Single pile design in accordance with AS 2159 (2009) & 3600 (2018)

In case of high lateral load or unfavorable soil conditions, pile foundation is more preferred over shallow foundations. Attempts such as soil modification methods can be made to avoid piles, however, these methods may involve expensive processes, wherein this case, piles maybe even cheaper.

SkyCiv Foundation Design module includes the design of piles conforming to American Concrete Institute (ACI 318) and Australian Standards (AS 2159 & 3600).

Want to try SkyCiv’s Foundation Design software? Our free tool allows users to perform load-carrying calculations without any download or installation!

Design geotechnical strength of a pile

Vertical loads applied on piles are carried by the end-bearing of the pile and the skin or shaft-friction along its length.  The design geotechnical strength (Rd,g)  is equal to the ultimate geotechnical strength (Rd,ug) multiplied by a geotechnical reduction factor (øg) as specified on AS 2159 Section 4.3.1.

$${R}_{d,g} = {ø}_{g} × {R}_{d,ug}$$    (1)

Rd,g = Design geotechnical strength

Rd,ug = Ultimate geotechnical strength

ø= Geotechnical reduction factor

Ultimate Geotechnical Strength (Rd,ug)

The ultimate geotechnical strength is equal to the sum of the factored skin friction of the pile (fm,s ) multiplied by the lateral surface area and base resistance multiplied by the cross-sectional area at the tip of the pile.

$${R}_{d,ug} = [{R}_{s} × ({f}_{m,s} × {A}_{s} )] + ({f}_{b} × {A}_{b} )$$    (2)

R= Reduction factor for shaft resistance

fm,s = Shaft-frictional resistance

A= Lateral surface area

f= Base resistance term

A= Cross-sectional area at the tip of the pile

For a more detailed guide, check out our article on calculating the skin-frictional resistance and end-bearing capacity.

Geotechnical Reduction Factor (øg)

The geotechnical reduction factor is a risk-based calculation for the ultimate design which takes into account different factors, such as site conditions, pile design, and installation factors. Its value ranges commonly from 0.40 to 0.90. AS 2159 4.3.1 also states how to estimate its value as shown in equation (3).

$${ø}_{g} = {ø}_{gb} + [K × ({ø}_{tf} – {ø}_{gb})] ≥ {ø}_{gb}$$     (3)

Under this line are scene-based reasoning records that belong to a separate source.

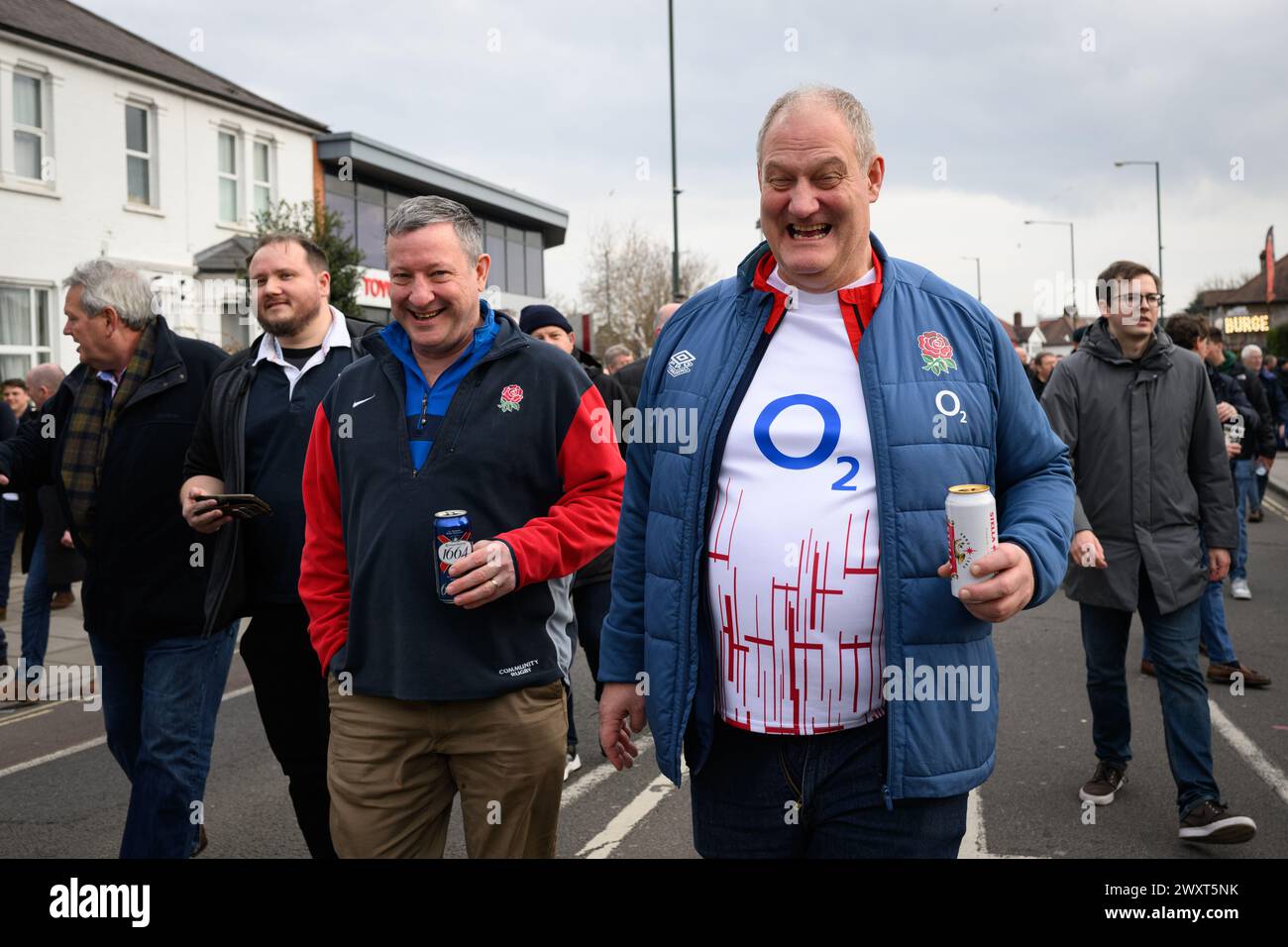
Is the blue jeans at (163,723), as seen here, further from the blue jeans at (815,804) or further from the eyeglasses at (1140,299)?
the eyeglasses at (1140,299)

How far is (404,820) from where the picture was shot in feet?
10.1

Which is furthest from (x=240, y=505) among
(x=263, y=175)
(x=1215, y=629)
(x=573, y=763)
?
(x=263, y=175)

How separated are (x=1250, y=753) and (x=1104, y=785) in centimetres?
118

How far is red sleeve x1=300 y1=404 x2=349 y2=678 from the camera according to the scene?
319 cm

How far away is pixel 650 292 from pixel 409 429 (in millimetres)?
42733

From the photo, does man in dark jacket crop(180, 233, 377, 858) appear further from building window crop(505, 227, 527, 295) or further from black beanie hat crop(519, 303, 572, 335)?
→ building window crop(505, 227, 527, 295)

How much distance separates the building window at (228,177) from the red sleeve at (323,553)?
19.9 metres

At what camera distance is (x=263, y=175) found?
2284 centimetres

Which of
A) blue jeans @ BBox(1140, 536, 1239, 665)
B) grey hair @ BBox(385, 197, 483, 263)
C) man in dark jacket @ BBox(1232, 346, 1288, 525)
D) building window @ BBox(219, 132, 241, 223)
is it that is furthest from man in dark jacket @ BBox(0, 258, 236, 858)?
building window @ BBox(219, 132, 241, 223)
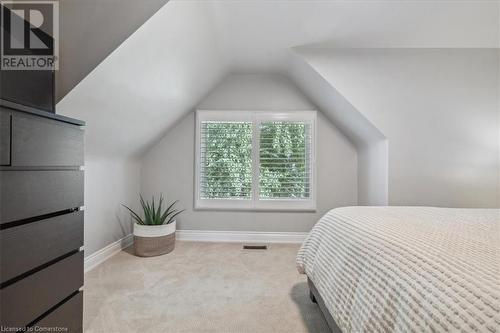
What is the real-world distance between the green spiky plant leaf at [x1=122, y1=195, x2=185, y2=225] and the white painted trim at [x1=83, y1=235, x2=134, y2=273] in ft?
0.88

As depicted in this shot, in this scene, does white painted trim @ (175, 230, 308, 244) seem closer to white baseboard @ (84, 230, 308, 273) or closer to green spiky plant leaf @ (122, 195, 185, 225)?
white baseboard @ (84, 230, 308, 273)

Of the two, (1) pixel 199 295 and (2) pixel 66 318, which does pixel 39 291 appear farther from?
(1) pixel 199 295

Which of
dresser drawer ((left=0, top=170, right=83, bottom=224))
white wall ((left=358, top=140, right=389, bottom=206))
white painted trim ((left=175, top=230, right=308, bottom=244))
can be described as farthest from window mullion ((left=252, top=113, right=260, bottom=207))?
dresser drawer ((left=0, top=170, right=83, bottom=224))

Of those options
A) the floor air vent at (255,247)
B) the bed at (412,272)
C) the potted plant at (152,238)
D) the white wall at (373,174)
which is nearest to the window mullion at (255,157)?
the floor air vent at (255,247)

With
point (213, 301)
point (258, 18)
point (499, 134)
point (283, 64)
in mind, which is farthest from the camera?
point (283, 64)

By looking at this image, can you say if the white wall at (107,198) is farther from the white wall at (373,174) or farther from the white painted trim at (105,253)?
the white wall at (373,174)

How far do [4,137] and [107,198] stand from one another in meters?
1.86

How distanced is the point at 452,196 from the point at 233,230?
7.98 ft

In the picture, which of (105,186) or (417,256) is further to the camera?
(105,186)

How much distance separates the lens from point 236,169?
10.2 feet

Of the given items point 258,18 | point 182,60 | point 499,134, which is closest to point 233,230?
point 182,60

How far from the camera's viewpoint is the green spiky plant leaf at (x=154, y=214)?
262 cm

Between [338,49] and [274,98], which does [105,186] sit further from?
[338,49]

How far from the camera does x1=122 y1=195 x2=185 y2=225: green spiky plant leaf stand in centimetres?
262
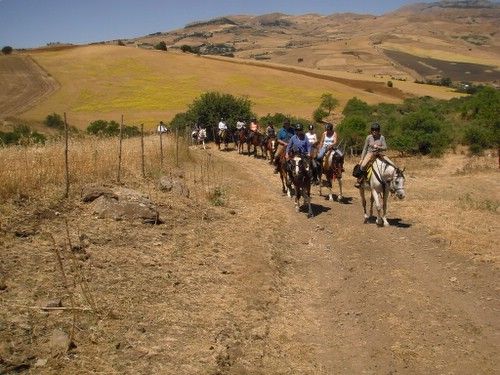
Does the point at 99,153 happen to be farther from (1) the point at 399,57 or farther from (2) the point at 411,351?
(1) the point at 399,57

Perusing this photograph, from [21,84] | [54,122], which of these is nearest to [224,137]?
[54,122]

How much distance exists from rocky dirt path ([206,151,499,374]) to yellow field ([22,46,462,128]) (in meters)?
34.5

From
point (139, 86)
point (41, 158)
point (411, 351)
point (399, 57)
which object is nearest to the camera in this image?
point (411, 351)

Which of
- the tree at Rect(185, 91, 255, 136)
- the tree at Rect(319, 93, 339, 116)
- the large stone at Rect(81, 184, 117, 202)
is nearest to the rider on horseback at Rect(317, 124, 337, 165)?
the large stone at Rect(81, 184, 117, 202)

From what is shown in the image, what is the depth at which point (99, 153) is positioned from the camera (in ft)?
45.0

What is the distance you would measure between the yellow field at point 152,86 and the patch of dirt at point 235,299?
34.8 metres

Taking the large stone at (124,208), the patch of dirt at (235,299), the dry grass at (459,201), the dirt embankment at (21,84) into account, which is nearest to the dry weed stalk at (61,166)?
the patch of dirt at (235,299)

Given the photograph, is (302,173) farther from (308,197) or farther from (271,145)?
(271,145)

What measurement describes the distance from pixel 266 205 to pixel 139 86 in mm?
48373

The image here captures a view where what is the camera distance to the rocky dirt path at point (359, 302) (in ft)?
20.3

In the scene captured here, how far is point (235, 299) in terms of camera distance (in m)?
7.71

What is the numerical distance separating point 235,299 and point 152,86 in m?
54.5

øgb = Basic geotechnical strength reduction factor

øtf = Intrinsic test factor

K= Testing benefit factor

Intrinsic test and testing benefit factors both rely on which type of load testing used on the piles. Their values are specified in Table 1 and on equations (4) and (5). Pile load testing is discussed briefly in Section 8 of AS 2159.

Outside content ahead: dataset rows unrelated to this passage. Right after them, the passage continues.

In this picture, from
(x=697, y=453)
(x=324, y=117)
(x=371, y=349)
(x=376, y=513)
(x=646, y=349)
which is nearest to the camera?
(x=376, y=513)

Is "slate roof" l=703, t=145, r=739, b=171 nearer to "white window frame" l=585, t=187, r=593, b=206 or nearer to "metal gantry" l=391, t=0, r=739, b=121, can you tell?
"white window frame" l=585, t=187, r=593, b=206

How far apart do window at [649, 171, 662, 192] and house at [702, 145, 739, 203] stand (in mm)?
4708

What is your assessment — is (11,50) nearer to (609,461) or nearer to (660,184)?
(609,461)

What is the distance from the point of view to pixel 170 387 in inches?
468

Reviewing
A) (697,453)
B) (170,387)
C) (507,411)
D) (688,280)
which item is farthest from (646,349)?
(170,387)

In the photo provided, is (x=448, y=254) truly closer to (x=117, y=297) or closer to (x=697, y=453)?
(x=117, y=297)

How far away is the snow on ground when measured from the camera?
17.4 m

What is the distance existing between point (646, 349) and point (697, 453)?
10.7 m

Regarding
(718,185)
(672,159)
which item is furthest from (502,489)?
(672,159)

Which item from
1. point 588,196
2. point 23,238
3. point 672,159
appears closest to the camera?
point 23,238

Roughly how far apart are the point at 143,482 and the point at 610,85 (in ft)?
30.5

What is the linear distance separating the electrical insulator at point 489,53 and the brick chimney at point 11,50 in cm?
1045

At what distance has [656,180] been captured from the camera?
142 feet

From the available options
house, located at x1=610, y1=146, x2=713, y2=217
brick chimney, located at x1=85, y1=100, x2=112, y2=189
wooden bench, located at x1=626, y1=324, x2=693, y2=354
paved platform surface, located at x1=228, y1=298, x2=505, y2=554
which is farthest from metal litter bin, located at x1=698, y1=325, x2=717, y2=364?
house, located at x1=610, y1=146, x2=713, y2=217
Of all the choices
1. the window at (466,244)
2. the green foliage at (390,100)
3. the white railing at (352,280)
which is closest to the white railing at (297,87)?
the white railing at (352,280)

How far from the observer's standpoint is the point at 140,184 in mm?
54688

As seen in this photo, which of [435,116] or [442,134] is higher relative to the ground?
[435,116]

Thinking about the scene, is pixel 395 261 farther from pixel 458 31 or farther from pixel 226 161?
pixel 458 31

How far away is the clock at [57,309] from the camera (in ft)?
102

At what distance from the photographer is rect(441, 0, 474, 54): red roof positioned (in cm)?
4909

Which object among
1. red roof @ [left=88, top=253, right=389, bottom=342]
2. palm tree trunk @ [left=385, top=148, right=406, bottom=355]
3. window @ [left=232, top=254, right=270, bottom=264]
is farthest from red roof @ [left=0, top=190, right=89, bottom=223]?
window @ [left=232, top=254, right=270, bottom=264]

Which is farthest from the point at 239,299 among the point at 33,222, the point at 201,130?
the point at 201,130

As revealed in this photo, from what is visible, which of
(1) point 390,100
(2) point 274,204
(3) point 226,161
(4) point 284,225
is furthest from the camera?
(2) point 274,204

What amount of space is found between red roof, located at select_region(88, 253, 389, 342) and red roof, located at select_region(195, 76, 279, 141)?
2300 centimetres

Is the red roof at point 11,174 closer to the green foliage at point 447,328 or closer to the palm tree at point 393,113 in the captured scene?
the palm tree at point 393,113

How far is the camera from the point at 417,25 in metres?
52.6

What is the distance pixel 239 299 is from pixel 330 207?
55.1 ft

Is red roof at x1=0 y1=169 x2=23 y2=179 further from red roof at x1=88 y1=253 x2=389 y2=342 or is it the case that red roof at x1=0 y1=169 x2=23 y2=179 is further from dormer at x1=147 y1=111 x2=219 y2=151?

Intrinsic Test Factor (øtf)
Dynamic load testing of preformed piles 0.80
Dynamic load testing of other than preformed piles 0.75
No testing 0.80

Table 1: Intrinsic Test Factor Values

Testing benefit factor for static load testing:

$$K = \frac{1.33 × p}{p + 3.3} ≤ 1$$    (4)

Testing benefit factor for dynamic load testing:

$$K = \frac{1.13 × p}{p + 3.3} ≤ 1$$    (5)

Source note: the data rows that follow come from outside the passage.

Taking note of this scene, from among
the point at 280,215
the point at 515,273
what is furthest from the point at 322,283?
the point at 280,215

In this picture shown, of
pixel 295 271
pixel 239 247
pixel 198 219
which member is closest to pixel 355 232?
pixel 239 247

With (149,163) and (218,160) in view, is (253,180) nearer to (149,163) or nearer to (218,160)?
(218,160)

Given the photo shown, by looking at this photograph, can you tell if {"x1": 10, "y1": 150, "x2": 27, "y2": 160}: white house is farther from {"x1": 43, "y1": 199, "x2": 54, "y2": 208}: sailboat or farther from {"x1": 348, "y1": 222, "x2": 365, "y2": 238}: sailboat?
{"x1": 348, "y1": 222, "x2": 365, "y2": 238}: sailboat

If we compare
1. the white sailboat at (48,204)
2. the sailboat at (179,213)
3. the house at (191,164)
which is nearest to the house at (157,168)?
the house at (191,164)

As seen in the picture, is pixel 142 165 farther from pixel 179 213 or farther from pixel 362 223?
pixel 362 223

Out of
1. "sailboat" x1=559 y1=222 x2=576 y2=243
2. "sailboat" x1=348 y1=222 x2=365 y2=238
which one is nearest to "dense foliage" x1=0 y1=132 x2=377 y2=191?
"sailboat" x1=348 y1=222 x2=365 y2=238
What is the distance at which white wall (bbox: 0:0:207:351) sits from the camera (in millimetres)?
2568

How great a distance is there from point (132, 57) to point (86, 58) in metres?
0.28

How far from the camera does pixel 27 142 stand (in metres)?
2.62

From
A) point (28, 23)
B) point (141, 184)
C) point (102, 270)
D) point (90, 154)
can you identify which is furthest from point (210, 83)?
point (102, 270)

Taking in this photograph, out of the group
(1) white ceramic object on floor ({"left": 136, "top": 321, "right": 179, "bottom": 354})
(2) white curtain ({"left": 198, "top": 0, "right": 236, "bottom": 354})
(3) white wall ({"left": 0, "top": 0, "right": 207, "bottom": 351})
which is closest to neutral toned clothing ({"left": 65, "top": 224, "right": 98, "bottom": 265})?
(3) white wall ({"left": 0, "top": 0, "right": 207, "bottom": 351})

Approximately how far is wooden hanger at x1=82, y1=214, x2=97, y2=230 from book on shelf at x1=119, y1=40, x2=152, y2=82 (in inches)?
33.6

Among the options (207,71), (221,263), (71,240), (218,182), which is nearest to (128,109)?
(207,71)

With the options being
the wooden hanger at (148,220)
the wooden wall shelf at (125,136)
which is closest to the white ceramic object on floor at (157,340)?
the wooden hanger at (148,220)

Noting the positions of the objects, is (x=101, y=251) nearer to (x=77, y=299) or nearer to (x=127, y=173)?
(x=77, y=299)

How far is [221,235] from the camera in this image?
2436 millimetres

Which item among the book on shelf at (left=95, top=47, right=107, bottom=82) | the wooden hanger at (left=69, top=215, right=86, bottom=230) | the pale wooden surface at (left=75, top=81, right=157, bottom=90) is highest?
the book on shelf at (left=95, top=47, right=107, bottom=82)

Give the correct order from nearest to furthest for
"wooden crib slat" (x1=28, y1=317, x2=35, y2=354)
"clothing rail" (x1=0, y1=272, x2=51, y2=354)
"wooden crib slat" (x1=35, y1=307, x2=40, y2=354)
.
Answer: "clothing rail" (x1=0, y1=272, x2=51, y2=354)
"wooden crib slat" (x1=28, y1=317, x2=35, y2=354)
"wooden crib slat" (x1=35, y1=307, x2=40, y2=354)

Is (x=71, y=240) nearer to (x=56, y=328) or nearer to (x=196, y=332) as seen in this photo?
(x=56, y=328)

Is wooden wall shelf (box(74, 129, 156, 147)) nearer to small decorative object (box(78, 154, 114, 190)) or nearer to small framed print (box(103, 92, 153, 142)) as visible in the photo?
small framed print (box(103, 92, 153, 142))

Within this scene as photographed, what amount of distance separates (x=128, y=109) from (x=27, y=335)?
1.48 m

p  = Percentage of the total piles that are tested and meet the acceptance criteria

The basic geotechnical strength reduction factor is evaluated using a risk assessment procedure discussed in Section 4.3. of AS 2159. The outcome of the said procedure is Individual Risk Rating (IRR) and an overall design Average Risk Rating (ARR) which shall be used to determine the value of øgb as shown in Table 2.

Basic Geotechnical Strength Reduction Factor (øgb)
Average Risk Rating (ARR) Risk Category øgb for low redundancy systems øgb for high redundancy systems
ARR ≤ 1.5 Very low 0.67 0.76
1.5 < ARR ≤ 2.0 Very low to low 0.61 0.70
2.0 < ARR ≤ 2.5 Low 0.56 0.64
2.5 < ARR ≤ 3.0 Low to moderate 0.52 0.60
3.0 < ARR ≤ 3.5 Moderate 0.48 0.56
3.5 < ARR ≤ 4.0 Moderate to high 0.45 0.53
4.0 < ARR ≤ 4.5 High 0.42 0.50
ARR > 4.5 Very high 0.40 0.47

Table 2: Values for Basic Geotechnical Reduction Factor, (AS 2159 Table 4.3.2)

Low redundancy systems are heavily loaded single piles while high redundancy systems include large pile groups under large pile caps or pile groups with more than 4 piles.

Design Structural Strength

Piles are structurally designed almost the same as a column. Design structural strength (Rd,s) requires ultimate capacities, such as axial and shear forces, and bending moment. The design structural strength of a concrete pile is equivalent to the ultimate design strength (Rus) reduced by a strength reduction factor (øs) and a concrete placement factor (k), as stated by Section 5.2.1 of AS 2159.

$${R}_{d,s} = {ø}_{s} × k × {R}_{us}$$    (6)

ø= Strength reduction factor

k = Concrete placement factor

Rus = Ultimate design strength

The values for the strength reduction factor are shown in Table 3. The concrete placement factor ranges from 0.75 to 1.0, depending on the pile construction method. However, for piles other than concrete and grout, k shall be taken as 1.0.

Strength Reduction Factors (ø)
Axial force without bending 0.65
Bending without axial force (øpb) 0.65 ≤ 1.24 – [(13 × kuo)/12] ≤ 0.85
Bending with axial compression:
(i) Nu  ≥ Nub 0.60
(ii) Nu < Nub 0.60 + {(øpb – 0.66) × [1 – (Nu/Nub)]}
Shear 0.70

Table 3: Strength reduction factors (Table 2.2.2, AS 3600-18)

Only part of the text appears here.